<<<<

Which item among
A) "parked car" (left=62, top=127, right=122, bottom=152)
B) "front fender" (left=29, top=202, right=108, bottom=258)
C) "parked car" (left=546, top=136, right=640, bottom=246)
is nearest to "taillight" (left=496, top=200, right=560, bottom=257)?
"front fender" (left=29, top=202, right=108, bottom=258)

>>>>
<<<<

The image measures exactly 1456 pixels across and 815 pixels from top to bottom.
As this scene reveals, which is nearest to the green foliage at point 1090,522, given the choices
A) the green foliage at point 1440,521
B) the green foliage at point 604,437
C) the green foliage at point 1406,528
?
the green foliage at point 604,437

>>>>
<<<<

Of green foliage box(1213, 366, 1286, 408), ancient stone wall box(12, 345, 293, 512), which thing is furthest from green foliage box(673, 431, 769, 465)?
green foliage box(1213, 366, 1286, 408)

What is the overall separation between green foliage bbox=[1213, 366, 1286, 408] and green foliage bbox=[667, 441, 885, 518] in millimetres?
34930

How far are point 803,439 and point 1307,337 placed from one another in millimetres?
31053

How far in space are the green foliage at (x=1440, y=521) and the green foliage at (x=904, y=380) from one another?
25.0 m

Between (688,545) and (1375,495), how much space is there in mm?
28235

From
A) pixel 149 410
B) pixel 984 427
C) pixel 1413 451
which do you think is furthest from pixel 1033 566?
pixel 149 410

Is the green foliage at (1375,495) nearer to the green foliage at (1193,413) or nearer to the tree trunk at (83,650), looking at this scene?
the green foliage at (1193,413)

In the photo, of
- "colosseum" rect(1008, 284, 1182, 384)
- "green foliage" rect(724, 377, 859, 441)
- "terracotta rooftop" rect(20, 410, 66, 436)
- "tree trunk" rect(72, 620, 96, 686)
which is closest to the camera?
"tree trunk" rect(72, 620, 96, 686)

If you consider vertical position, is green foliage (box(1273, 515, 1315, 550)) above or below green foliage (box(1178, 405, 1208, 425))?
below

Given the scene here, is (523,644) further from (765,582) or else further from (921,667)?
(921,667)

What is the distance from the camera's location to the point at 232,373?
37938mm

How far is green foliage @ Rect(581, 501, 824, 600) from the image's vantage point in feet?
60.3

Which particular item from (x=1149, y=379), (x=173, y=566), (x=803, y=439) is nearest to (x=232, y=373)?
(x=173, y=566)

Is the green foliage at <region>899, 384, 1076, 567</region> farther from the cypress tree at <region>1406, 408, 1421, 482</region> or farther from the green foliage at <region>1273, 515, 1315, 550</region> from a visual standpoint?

>>>>

[The problem] Recast the record lines above as a numbered list, without blank lines. Begin at the line that contains "The image measures" and stop after the line that contains "B) the green foliage at point 604,437".

[Solution for this problem]
1. The image measures exactly 1456 pixels across and 815 pixels from top to bottom.
2. As this scene reveals, which is nearest to the green foliage at point 1090,522, given the choices
3. A) the green foliage at point 1440,521
4. B) the green foliage at point 604,437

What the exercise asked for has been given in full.